To accommodate the top--down style of the Nuprl system the rules of the logic are presented in the following refinement style.
H >> T ext t by rule
* >> ext
* >> ext
The goal is shown at the top, and each subgoal is shown indented underneath. The rules are defined so that if every subgoal is true then one can show the truth of the goal, where the truth of a judgement is to be understood as defined in section 8.1. If there are no subgoals (k=0) then the truth of the goal is axiomatic.

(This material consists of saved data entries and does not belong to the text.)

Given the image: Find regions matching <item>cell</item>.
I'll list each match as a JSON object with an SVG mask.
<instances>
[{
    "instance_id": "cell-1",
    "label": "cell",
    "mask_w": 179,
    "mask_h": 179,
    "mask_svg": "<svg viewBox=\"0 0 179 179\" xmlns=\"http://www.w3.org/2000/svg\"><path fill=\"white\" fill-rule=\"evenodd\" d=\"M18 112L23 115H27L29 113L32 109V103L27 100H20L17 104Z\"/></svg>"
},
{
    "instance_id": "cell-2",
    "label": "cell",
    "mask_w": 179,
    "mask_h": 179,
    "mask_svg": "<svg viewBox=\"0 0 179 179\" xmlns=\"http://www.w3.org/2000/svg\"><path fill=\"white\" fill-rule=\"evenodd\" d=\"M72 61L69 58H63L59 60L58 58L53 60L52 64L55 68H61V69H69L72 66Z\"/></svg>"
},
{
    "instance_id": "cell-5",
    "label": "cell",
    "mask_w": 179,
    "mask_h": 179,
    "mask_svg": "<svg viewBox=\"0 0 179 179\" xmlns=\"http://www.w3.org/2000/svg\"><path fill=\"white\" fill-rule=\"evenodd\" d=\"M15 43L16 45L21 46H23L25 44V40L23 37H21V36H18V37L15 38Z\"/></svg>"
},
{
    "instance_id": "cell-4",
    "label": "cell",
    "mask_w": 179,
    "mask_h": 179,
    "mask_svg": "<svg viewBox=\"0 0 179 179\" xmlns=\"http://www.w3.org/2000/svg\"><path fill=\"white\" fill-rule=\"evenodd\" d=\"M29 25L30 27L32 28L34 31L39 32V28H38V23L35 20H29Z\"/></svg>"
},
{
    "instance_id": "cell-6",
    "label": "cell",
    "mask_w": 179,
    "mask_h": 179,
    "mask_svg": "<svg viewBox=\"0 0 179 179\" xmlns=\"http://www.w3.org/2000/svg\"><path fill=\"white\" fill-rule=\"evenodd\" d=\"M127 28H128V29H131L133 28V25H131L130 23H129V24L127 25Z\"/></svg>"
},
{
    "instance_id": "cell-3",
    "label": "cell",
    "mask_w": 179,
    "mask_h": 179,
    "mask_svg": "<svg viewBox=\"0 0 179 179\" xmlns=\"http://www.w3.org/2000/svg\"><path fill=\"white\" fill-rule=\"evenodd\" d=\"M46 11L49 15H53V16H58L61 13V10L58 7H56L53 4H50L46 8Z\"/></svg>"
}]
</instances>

One of the features of the proof editor is that the extraction terms are not displayed and indeed are not immediately available. The idea is that one can judge a term T to be a type and T to be inhabited without explicitly presenting the inhabiting object. When one is viewing T as a proposition this is convenient, as a proposition is true if it is inhabited. If T is being viewed as a specification this allows one to implicitly build a program which is guaranteed to be correct for the specification. The extraction term for a goal is built as a function of the extraction terms of the subgoals and thus in general cannot be built until each of the subgoals have been proved. If one has a specific term, t, in mind as the inhabiting object and wants it displayed, one can use the explicit intro rule and then show that the type t in T is inhabited. The rules have the property that each subgoal can be constructed from the information in the rule and from the goal, exclusive of the extraction term. As a result some of the more complicated rules require certain terms as parameters.
Implicit in showing a judgement to be true is showing that the conclusion of the judgement is in fact a type. We cannot directly judge a term to be a type; rather, we show that it inhabits a universe. An examination of the semantic definition will reveal that this is sufficient for our purposes. Due to the rich type structure of the system it is not possible in general to decide algorithmically if a given term denotes an element of a universe, so this is something which will require proof. The logic has been arranged so the proof that the conclusion of a goal is a type can be conducted simultaneously with the proof that the type is inhabited. In many cases this causes no great overhead, but some rules have subgoals whose only purpose is to establish that the goal is a type, that is, that it is well--formed . These subgoals all have the form H >> T in and are referred to as well--formedness subgoals.